_Your objective_
A verbatim restatement of the data, free of pictures, is what you should output.

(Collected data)
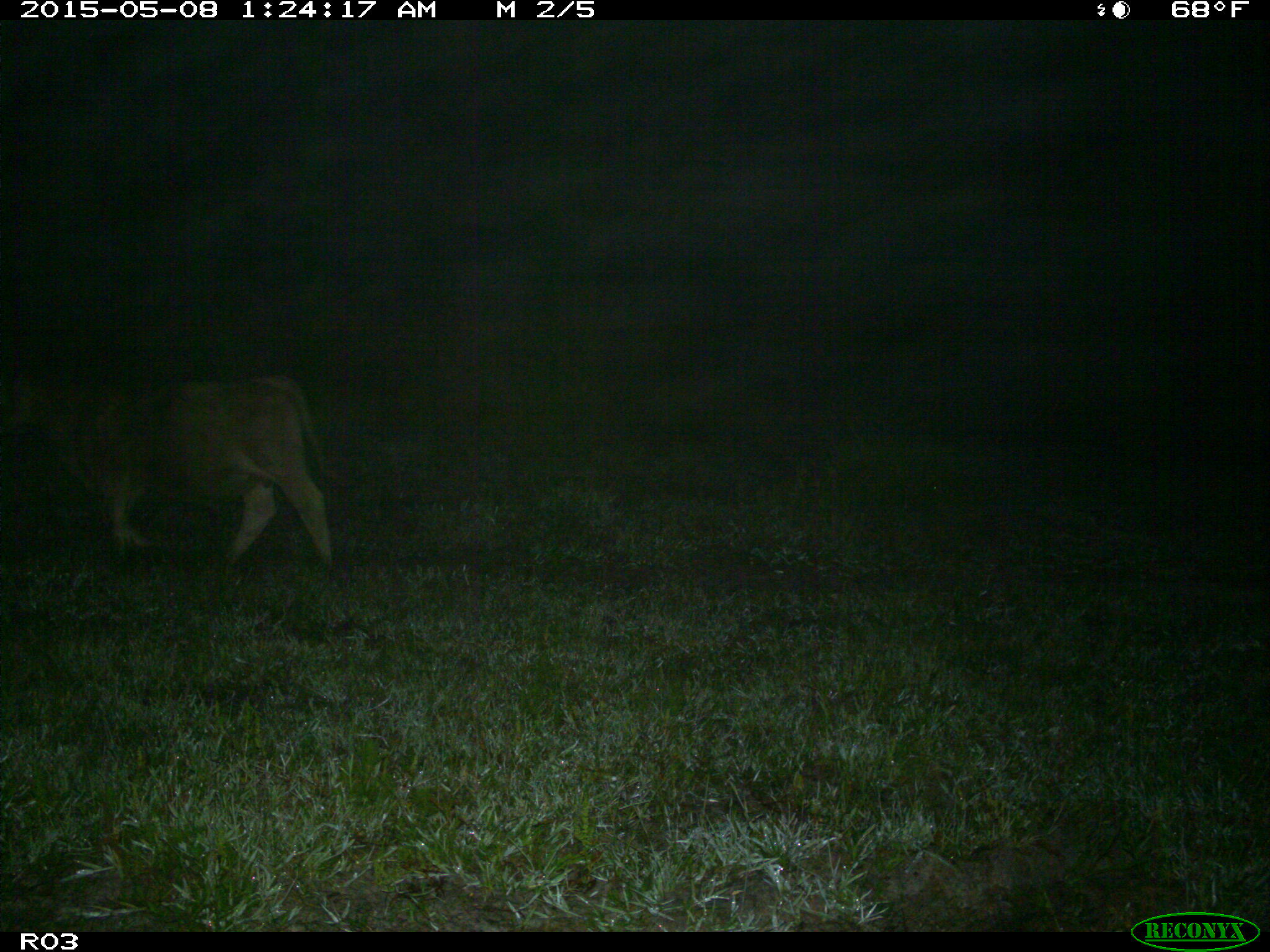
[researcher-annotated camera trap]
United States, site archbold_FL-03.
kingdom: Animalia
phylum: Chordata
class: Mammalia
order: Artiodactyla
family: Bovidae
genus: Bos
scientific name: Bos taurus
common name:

_The completed task_
[researcher-annotated camera trap]
United States, site archbold_FL-03.
kingdom: Animalia
phylum: Chordata
class: Mammalia
order: Artiodactyla
family: Bovidae
genus: Bos
scientific name: Bos taurus
common name:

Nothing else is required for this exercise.